- Vajargah Location within Iran
- Coordinates: 37°02′24″N 50°24′24″E﻿ / ﻿37.04000°N 50.40667°E
- Country: Iran
- Province: Gilan
- County: Rudsar
- District: Kelachay
- Established as a city: 1965

Population (2016)
- • Total: 4,537
- Time zone: UTC+3:30 (IRST)

= Vajargah =

City in Gilan province, Iran

Vajargah (واجارگاه) (Note: Also romanized as Vājārgāh; also known as Owndīm Sarā; واجارگه) is a city in Kelachay District of Rudsar County, Gilan province, Iran.

==History==

The old Vajargah village, which was in Deylaman region (now Otaqvar District), had between 10-20 households. It consisted of two neighborhoods: "Jur Vajargah" (Gilaki: جور واجارگاه, meaning upper Vajargah) whose residents were active in livestock keeping, and "Jir Vajargah" (Gilaki: جیر واجارگاه, meaning lower Vajargah) whose residents were involved in farming.

One of the families migrated east to Kelachay region, purchasing lands and settling there.

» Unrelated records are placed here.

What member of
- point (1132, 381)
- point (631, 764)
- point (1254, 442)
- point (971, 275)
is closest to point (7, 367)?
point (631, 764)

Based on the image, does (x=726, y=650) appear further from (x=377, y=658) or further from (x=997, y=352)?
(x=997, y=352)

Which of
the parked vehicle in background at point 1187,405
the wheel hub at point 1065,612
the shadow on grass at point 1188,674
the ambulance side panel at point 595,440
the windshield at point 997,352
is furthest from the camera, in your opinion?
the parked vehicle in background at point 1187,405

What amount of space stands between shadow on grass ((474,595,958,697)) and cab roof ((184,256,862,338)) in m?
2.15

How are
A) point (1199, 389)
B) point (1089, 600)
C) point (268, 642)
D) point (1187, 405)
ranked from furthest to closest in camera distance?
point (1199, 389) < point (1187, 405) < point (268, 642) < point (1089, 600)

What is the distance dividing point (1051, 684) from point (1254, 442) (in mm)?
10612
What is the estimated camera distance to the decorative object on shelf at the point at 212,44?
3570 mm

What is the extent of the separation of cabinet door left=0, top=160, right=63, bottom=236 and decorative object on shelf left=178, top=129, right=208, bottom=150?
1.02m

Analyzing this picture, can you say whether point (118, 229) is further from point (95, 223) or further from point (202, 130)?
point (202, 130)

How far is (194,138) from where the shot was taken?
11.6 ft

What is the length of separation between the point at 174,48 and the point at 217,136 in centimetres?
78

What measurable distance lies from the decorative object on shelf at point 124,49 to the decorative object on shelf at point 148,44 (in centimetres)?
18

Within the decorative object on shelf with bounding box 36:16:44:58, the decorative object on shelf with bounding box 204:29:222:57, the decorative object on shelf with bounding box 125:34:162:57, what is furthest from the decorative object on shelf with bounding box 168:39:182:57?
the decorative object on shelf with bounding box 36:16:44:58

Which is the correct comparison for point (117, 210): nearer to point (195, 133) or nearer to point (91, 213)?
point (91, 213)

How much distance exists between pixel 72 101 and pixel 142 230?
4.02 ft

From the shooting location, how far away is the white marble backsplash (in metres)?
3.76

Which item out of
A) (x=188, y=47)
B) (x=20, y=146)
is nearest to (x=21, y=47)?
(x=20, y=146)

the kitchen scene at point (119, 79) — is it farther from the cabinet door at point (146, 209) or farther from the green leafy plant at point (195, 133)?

They also named their new place after their homeland, Vajargah, consisting of five neighborhoods: Jur Sareh, Min Sareh, Jir Sareh, Own Dim Sareh, Amirali Sareh.

Over time, due to the fertile soil of the area, "Vajargah" became a new place for farming and agricultural activities, and its population increased, gradually becoming a concentrated, city-like settlement. The residents of the new areas, who were scattered across vast tracts of land, formed neighborhoods for themselves, which are known today as Bandbon, Salim Sara, Baghdasht, Gav Mast, etc.

The first school in Vajargah was established in 1949. In 1950s several tea factories were built in Vajargah, making it one of the largest employment and economic centers in the Kalachay and eastern Gilan regions and one of the largest center of tea factories.

Vajargah city municipality was established in 1965.

==Demographics==
===Population===
At the time of the 2006 National Census, the village's population was 2,974 in 893 households. The following census in 2011 counted 4,522 people in 1,434 households. The 2016 census measured the population of the village as 4,537 people in 1,563 households.